Le droit à la santé et à la vie

prescrire.org - Droit au séjour pour raison médicale : vigilance nécessaire

il y a 3 mois, par Info santé sécu social

Selon le bilan d’une équipe expérimentée dans l’accompagnement de personnes malades de nationalité étrangère, le droit au séjour pour raisons médicales est difficile à faire appliquer.

En France, depuis 1998, une personne étrangère gravement malade en situation irrégulière peut, sous conditions, obtenir un titre de séjour pour raisons médicales.

Centre de santé à Toulouse, la Case de santé a mis en place un protocole pluridisciplinaire visant à accompagner des personnes malades étrangères en situation irrégulière, pour connaître et faire valoir leur droit au séjour pour raisons médicales.

En 2015, 539 personnes ont sollicité la Case de santé. Environ un tiers des personnes ont été accompagnées pour déposer un dossier en préfecture. En 2013, les avis de la Case de santé justifiant une demande de titre de séjour concordaient avec les décisions de la préfecture de Haute-Garonne. En 2014 et 2015, le taux de refus de la préfecture a augmenté, malgré des critères et une législation inchangés. En 2015, la Case de santé a aussi constaté que le nombre d’avis favorables délivrés par le médecin de l’Agence régionale de santé, mais non suivis par la préfecture, augmentait. Dans d’autres départements, des situations similaires, où le préfet s’était substitué au médecin de l’ARS, ont été dénoncées, notamment par le Défenseur des droits, et d’autres structures.

Depuis le 1er janvier 2017, l’évaluation médicale pour la délivrance d’un titre de séjour pour raisons médicales a été confiée aux médecins de l’Office français de l’immigration et de l’intégration, agence nationale placée sous la tutelle du ministère de l’Intérieur.
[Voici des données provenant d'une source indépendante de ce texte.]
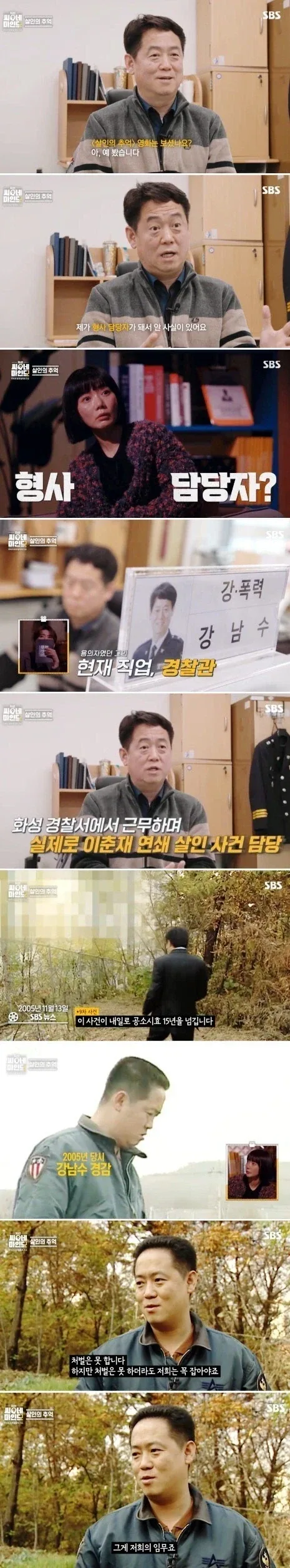 80년대 경찰의 야만스러운 수사방식.jpg_4.webp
Le Défenseur des droits a dénoncé cette évolution.

Le transfert des évaluations médicales à des médecins sous tutelle du ministère de l’Intérieur fait craindre une situation plus difficile pour le droit au séjour des personnes malades étrangères en France. Les observations de la Case de santé et des autres associations qui accompagnent ces personnes seront à examiner de près.